- **Metin**
↓

1906 yılında Bavyeralı piyanist Lily Stumpf ile evlendi ve aynı yıl içerisinde Felix Paul ismini verdikleri bir oğulları oldu. Çift, Münih'in bir banliyösünde yaşadı. Stumpf piyano dersleri verip çeşitli gösterilere katılırken Klee de evde kalıp sanat çalışmalarına devam etti. O günlerde sanatçının dergi ressamı olma çabaları başarısızlıkla sonuçlandı. Klee'nin sanat çalışmaları hem ev işlerine ayırdığı zaman hem de sanatına yeni bir yön bulmaya çalışması sebebiyle evliliğinin ilk beş senesinde yavaşladı. 1910 yılında, Bern'de ilk kişisel sergisi açıldı. Bu sergi daha sonra üç İsviçre kentini de ziyaret etti. Bir sonraki sene Voltaire'in Candide isimli romanı için kitap çizimleri yaptı. Bu yıl içerisinde Wassily Kandinsky, Franz Marc ve diğer avangart sanatçılarla tanıştı ve Mavi Süvari (Der Blaue Reiter) grubuna girdi.

↑

- **Verilen Bilgiler**
↓

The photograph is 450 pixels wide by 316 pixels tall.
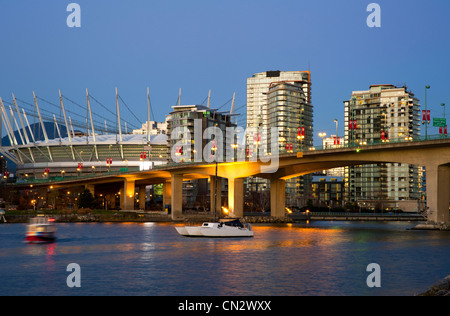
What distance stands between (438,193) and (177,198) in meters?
66.8

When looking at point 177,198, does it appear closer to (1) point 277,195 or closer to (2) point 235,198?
(2) point 235,198

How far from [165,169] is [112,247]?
7467cm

↑

- **Görevler**
(a) Klee hakkındaki metinde adı geçen bütün kişileri sıralayın.
(b) Klee hakkındaki metnin "1906 yılında Bavyeralı piyanist" diye başlayan paragrafını, temel bilgileri koruyarak madde listesi hâlinde kısaltın.
(c) Klee hakkındaki metinden "1906 yılında Bavyeralı" sözleriyle başlayıp "Reiter) grubuna girdi." sözlerine kadar devam eden bölümü olduğu gibi yazıya geçirin.

- **Cevaplar**
(a)
- Lily Stumpf
- Felix Paul
- Klee
- Voltaire
- Wassily Kandinsky
- Franz Marc

(b)
- 1906'da Bavyeralı piyanist Lily Stumpf ile evlendi. Aynı yıl oğulları Felix Paul doğdu.
- Çift, Münih'in bir banliyösünde yaşadı. Stumpf piyano dersleri verip gösterilere katılırken Klee evde sanatıyla uğraştı.
- Klee'nin dergi ressamı olma çabaları başarısız oldu.
- Ev işleri ve sanatına yeni bir yön arayışı yüzünden evliliğin ilk beş yılında çalışmaları yavaşladı.
- 1910'da Bern'de ilk kişisel sergisi açıldı. Sergi daha sonra üç İsviçre kentinde daha gösterildi.
- Ertesi yıl Voltaire'in Candide romanı için kitap çizimleri yaptı.
- Aynı yıl Wassily Kandinsky, Franz Marc ve diğer avangart sanatçılarla tanıştı ve Mavi Süvari (Der Blaue Reiter) grubuna katıldı.

(c)
1906 yılında Bavyeralı piyanist Lily Stumpf ile evlendi ve aynı yıl içerisinde Felix Paul ismini verdikleri bir oğulları oldu. Çift, Münih'in bir banliyösünde yaşadı. Stumpf piyano dersleri verip çeşitli gösterilere katılırken Klee de evde kalıp sanat çalışmalarına devam etti. O günlerde sanatçının dergi ressamı olma çabaları başarısızlıkla sonuçlandı. Klee'nin sanat çalışmaları hem ev işlerine ayırdığı zaman hem de sanatına yeni bir yön bulmaya çalışması sebebiyle evliliğinin ilk beş senesinde yavaşladı. 1910 yılında, Bern'de ilk kişisel sergisi açıldı. Bu sergi daha sonra üç İsviçre kentini de ziyaret etti. Bir sonraki sene Voltaire'in Candide isimli romanı için kitap çizimleri yaptı. Bu yıl içerisinde Wassily Kandinsky, Franz Marc ve diğer avangart sanatçılarla tanıştı ve Mavi Süvari (Der Blaue Reiter) grubuna girdi.